▶ Data records
===============

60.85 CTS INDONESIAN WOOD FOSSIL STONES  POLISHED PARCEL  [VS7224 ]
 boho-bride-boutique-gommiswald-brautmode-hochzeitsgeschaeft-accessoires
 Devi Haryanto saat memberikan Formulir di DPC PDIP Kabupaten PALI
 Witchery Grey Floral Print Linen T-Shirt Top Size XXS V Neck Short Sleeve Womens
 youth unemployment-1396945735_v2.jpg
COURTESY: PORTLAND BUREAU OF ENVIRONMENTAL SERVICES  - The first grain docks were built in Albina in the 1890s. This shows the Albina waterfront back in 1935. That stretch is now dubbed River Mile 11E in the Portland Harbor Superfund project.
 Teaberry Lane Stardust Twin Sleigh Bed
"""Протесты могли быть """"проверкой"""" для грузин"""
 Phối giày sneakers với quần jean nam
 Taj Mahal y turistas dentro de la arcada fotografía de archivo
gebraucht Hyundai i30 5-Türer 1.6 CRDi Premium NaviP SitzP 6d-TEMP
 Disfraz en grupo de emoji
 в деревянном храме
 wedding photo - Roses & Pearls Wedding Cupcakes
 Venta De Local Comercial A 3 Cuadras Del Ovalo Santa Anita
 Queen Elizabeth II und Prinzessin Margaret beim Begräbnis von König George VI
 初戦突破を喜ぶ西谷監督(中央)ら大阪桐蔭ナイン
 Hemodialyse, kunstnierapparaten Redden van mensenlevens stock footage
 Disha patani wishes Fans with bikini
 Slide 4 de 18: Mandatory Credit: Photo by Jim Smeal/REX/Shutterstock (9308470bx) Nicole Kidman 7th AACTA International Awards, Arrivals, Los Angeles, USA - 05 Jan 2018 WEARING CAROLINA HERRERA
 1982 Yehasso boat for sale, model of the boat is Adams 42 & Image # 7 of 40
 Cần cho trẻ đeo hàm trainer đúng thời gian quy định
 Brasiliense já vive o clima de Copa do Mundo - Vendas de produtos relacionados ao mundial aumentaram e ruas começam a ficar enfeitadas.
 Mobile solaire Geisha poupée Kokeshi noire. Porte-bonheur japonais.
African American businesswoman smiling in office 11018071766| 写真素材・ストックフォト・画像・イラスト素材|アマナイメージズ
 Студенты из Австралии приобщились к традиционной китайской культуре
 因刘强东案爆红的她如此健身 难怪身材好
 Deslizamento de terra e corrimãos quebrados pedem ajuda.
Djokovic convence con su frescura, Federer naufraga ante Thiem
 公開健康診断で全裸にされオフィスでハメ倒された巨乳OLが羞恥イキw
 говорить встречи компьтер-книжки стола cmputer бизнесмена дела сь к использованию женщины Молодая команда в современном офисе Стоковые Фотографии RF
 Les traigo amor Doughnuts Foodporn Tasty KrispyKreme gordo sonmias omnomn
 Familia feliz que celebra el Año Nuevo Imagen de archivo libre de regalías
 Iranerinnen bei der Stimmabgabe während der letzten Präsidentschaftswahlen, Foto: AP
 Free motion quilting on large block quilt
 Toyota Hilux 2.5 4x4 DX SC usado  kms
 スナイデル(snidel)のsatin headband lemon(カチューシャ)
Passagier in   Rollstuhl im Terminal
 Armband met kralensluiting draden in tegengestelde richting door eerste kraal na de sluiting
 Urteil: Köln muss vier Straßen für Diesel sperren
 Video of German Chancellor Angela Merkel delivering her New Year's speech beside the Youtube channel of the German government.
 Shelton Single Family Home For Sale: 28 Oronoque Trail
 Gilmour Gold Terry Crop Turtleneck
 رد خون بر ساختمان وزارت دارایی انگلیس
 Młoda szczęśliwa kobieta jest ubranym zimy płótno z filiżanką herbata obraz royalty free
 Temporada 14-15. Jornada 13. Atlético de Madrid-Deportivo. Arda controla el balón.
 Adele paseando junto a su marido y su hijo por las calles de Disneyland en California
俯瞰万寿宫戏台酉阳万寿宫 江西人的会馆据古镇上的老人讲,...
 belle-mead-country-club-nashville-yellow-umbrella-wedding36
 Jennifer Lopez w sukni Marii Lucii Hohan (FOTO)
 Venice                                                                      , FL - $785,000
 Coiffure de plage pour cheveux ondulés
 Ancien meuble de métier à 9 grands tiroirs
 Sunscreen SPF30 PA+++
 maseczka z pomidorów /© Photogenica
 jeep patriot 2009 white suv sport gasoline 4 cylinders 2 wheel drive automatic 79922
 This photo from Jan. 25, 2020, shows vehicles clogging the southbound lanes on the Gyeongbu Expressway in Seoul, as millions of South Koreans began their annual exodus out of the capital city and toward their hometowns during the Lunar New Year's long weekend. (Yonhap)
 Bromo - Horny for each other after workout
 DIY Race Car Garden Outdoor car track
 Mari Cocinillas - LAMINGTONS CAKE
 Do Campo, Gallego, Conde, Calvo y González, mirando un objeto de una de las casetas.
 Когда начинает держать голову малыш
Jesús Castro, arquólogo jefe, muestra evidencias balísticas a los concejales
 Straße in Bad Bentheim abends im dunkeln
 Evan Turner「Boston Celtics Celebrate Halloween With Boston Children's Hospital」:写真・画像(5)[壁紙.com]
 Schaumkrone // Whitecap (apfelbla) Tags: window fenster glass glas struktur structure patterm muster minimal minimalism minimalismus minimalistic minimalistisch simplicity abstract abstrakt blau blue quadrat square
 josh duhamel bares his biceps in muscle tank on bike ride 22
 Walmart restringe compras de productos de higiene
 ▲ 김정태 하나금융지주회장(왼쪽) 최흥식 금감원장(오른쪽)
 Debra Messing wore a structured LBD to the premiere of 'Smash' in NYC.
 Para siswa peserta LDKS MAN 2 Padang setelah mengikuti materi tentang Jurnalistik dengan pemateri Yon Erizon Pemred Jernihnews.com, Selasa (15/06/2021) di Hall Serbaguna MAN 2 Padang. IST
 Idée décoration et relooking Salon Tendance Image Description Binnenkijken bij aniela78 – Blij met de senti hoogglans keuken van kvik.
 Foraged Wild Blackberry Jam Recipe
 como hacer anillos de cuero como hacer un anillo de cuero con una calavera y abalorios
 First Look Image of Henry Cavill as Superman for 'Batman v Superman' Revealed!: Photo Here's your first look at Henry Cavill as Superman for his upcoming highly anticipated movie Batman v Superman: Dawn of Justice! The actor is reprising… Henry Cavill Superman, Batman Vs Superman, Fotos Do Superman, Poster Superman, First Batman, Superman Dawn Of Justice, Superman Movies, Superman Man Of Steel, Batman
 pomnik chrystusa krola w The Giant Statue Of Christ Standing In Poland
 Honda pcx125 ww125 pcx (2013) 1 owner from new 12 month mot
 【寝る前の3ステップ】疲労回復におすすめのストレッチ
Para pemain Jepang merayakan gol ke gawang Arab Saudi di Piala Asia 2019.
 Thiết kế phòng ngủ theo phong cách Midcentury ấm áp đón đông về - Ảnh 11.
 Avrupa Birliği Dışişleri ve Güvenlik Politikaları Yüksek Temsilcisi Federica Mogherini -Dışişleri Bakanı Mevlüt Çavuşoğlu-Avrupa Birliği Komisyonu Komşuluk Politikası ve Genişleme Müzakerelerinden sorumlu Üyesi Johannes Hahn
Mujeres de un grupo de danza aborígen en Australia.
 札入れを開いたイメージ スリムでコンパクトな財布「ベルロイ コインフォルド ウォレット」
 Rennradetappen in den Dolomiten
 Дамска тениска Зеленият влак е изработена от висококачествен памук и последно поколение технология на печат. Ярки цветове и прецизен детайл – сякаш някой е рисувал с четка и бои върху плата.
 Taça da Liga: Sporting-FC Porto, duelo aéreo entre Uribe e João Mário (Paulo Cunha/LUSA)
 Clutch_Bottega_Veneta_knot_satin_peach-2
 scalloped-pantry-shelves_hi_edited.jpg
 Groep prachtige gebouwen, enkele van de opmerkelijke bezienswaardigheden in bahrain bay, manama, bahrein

===============

▶ Directions for this task
Your answer must contain every line of the records, exactly.

▶ Written solution
60.85 CTS INDONESIAN WOOD FOSSIL STONES  POLISHED PARCEL  [VS7224 ]
 boho-bride-boutique-gommiswald-brautmode-hochzeitsgeschaeft-accessoires
 Devi Haryanto saat memberikan Formulir di DPC PDIP Kabupaten PALI
 Witchery Grey Floral Print Linen T-Shirt Top Size XXS V Neck Short Sleeve Womens
 youth unemployment-1396945735_v2.jpg
COURTESY: PORTLAND BUREAU OF ENVIRONMENTAL SERVICES  - The first grain docks were built in Albina in the 1890s. This shows the Albina waterfront back in 1935. That stretch is now dubbed River Mile 11E in the Portland Harbor Superfund project.
 Teaberry Lane Stardust Twin Sleigh Bed
"""Протесты могли быть """"проверкой"""" для грузин"""
 Phối giày sneakers với quần jean nam
 Taj Mahal y turistas dentro de la arcada fotografía de archivo
gebraucht Hyundai i30 5-Türer 1.6 CRDi Premium NaviP SitzP 6d-TEMP
 Disfraz en grupo de emoji
 в деревянном храме
 wedding photo - Roses & Pearls Wedding Cupcakes
 Venta De Local Comercial A 3 Cuadras Del Ovalo Santa Anita
 Queen Elizabeth II und Prinzessin Margaret beim Begräbnis von König George VI
 初戦突破を喜ぶ西谷監督(中央)ら大阪桐蔭ナイン
 Hemodialyse, kunstnierapparaten Redden van mensenlevens stock footage
 Disha patani wishes Fans with bikini
 Slide 4 de 18: Mandatory Credit: Photo by Jim Smeal/REX/Shutterstock (9308470bx) Nicole Kidman 7th AACTA International Awards, Arrivals, Los Angeles, USA - 05 Jan 2018 WEARING CAROLINA HERRERA
 1982 Yehasso boat for sale, model of the boat is Adams 42 & Image # 7 of 40
 Cần cho trẻ đeo hàm trainer đúng thời gian quy định
 Brasiliense já vive o clima de Copa do Mundo - Vendas de produtos relacionados ao mundial aumentaram e ruas começam a ficar enfeitadas.
 Mobile solaire Geisha poupée Kokeshi noire. Porte-bonheur japonais.
African American businesswoman smiling in office 11018071766| 写真素材・ストックフォト・画像・イラスト素材|アマナイメージズ
 Студенты из Австралии приобщились к традиционной китайской культуре
 因刘强东案爆红的她如此健身 难怪身材好
 Deslizamento de terra e corrimãos quebrados pedem ajuda.
Djokovic convence con su frescura, Federer naufraga ante Thiem
 公開健康診断で全裸にされオフィスでハメ倒された巨乳OLが羞恥イキw
 говорить встречи компьтер-книжки стола cmputer бизнесмена дела сь к использованию женщины Молодая команда в современном офисе Стоковые Фотографии RF
 Les traigo amor Doughnuts Foodporn Tasty KrispyKreme gordo sonmias omnomn
 Familia feliz que celebra el Año Nuevo Imagen de archivo libre de regalías
 Iranerinnen bei der Stimmabgabe während der letzten Präsidentschaftswahlen, Foto: AP
 Free motion quilting on large block quilt
 Toyota Hilux 2.5 4x4 DX SC usado  kms
 スナイデル(snidel)のsatin headband lemon(カチューシャ)
Passagier in   Rollstuhl im Terminal
 Armband met kralensluiting draden in tegengestelde richting door eerste kraal na de sluiting
 Urteil: Köln muss vier Straßen für Diesel sperren
 Video of German Chancellor Angela Merkel delivering her New Year's speech beside the Youtube channel of the German government.
 Shelton Single Family Home For Sale: 28 Oronoque Trail
 Gilmour Gold Terry Crop Turtleneck
 رد خون بر ساختمان وزارت دارایی انگلیس
 Młoda szczęśliwa kobieta jest ubranym zimy płótno z filiżanką herbata obraz royalty free
 Temporada 14-15. Jornada 13. Atlético de Madrid-Deportivo. Arda controla el balón.
 Adele paseando junto a su marido y su hijo por las calles de Disneyland en California
俯瞰万寿宫戏台酉阳万寿宫 江西人的会馆据古镇上的老人讲,...
 belle-mead-country-club-nashville-yellow-umbrella-wedding36
 Jennifer Lopez w sukni Marii Lucii Hohan (FOTO)
 Venice                                                                      , FL - $785,000
 Coiffure de plage pour cheveux ondulés
 Ancien meuble de métier à 9 grands tiroirs
 Sunscreen SPF30 PA+++
 maseczka z pomidorów /© Photogenica
 jeep patriot 2009 white suv sport gasoline 4 cylinders 2 wheel drive automatic 79922
 This photo from Jan. 25, 2020, shows vehicles clogging the southbound lanes on the Gyeongbu Expressway in Seoul, as millions of South Koreans began their annual exodus out of the capital city and toward their hometowns during the Lunar New Year's long weekend. (Yonhap)
 Bromo - Horny for each other after workout
 DIY Race Car Garden Outdoor car track
 Mari Cocinillas - LAMINGTONS CAKE
 Do Campo, Gallego, Conde, Calvo y González, mirando un objeto de una de las casetas.
 Когда начинает держать голову малыш
Jesús Castro, arquólogo jefe, muestra evidencias balísticas a los concejales
 Straße in Bad Bentheim abends im dunkeln
 Evan Turner「Boston Celtics Celebrate Halloween With Boston Children's Hospital」:写真・画像(5)[壁紙.com]
 Schaumkrone // Whitecap (apfelbla) Tags: window fenster glass glas struktur structure patterm muster minimal minimalism minimalismus minimalistic minimalistisch simplicity abstract abstrakt blau blue quadrat square
 josh duhamel bares his biceps in muscle tank on bike ride 22
 Walmart restringe compras de productos de higiene
 ▲ 김정태 하나금융지주회장(왼쪽) 최흥식 금감원장(오른쪽)
 Debra Messing wore a structured LBD to the premiere of 'Smash' in NYC.
 Para siswa peserta LDKS MAN 2 Padang setelah mengikuti materi tentang Jurnalistik dengan pemateri Yon Erizon Pemred Jernihnews.com, Selasa (15/06/2021) di Hall Serbaguna MAN 2 Padang. IST
 Idée décoration et relooking Salon Tendance Image Description Binnenkijken bij aniela78 – Blij met de senti hoogglans keuken van kvik.
 Foraged Wild Blackberry Jam Recipe
 como hacer anillos de cuero como hacer un anillo de cuero con una calavera y abalorios
 First Look Image of Henry Cavill as Superman for 'Batman v Superman' Revealed!: Photo Here's your first look at Henry Cavill as Superman for his upcoming highly anticipated movie Batman v Superman: Dawn of Justice! The actor is reprising… Henry Cavill Superman, Batman Vs Superman, Fotos Do Superman, Poster Superman, First Batman, Superman Dawn Of Justice, Superman Movies, Superman Man Of Steel, Batman
 pomnik chrystusa krola w The Giant Statue Of Christ Standing In Poland
 Honda pcx125 ww125 pcx (2013) 1 owner from new 12 month mot
 【寝る前の3ステップ】疲労回復におすすめのストレッチ
Para pemain Jepang merayakan gol ke gawang Arab Saudi di Piala Asia 2019.
 Thiết kế phòng ngủ theo phong cách Midcentury ấm áp đón đông về - Ảnh 11.
 Avrupa Birliği Dışişleri ve Güvenlik Politikaları Yüksek Temsilcisi Federica Mogherini -Dışişleri Bakanı Mevlüt Çavuşoğlu-Avrupa Birliği Komisyonu Komşuluk Politikası ve Genişleme Müzakerelerinden sorumlu Üyesi Johannes Hahn
Mujeres de un grupo de danza aborígen en Australia.
 札入れを開いたイメージ スリムでコンパクトな財布「ベルロイ コインフォルド ウォレット」
 Rennradetappen in den Dolomiten
 Дамска тениска Зеленият влак е изработена от висококачествен памук и последно поколение технология на печат. Ярки цветове и прецизен детайл – сякаш някой е рисувал с четка и бои върху плата.
 Taça da Liga: Sporting-FC Porto, duelo aéreo entre Uribe e João Mário (Paulo Cunha/LUSA)
 Clutch_Bottega_Veneta_knot_satin_peach-2
 scalloped-pantry-shelves_hi_edited.jpg
 Groep prachtige gebouwen, enkele van de opmerkelijke bezienswaardigheden in bahrain bay, manama, bahrein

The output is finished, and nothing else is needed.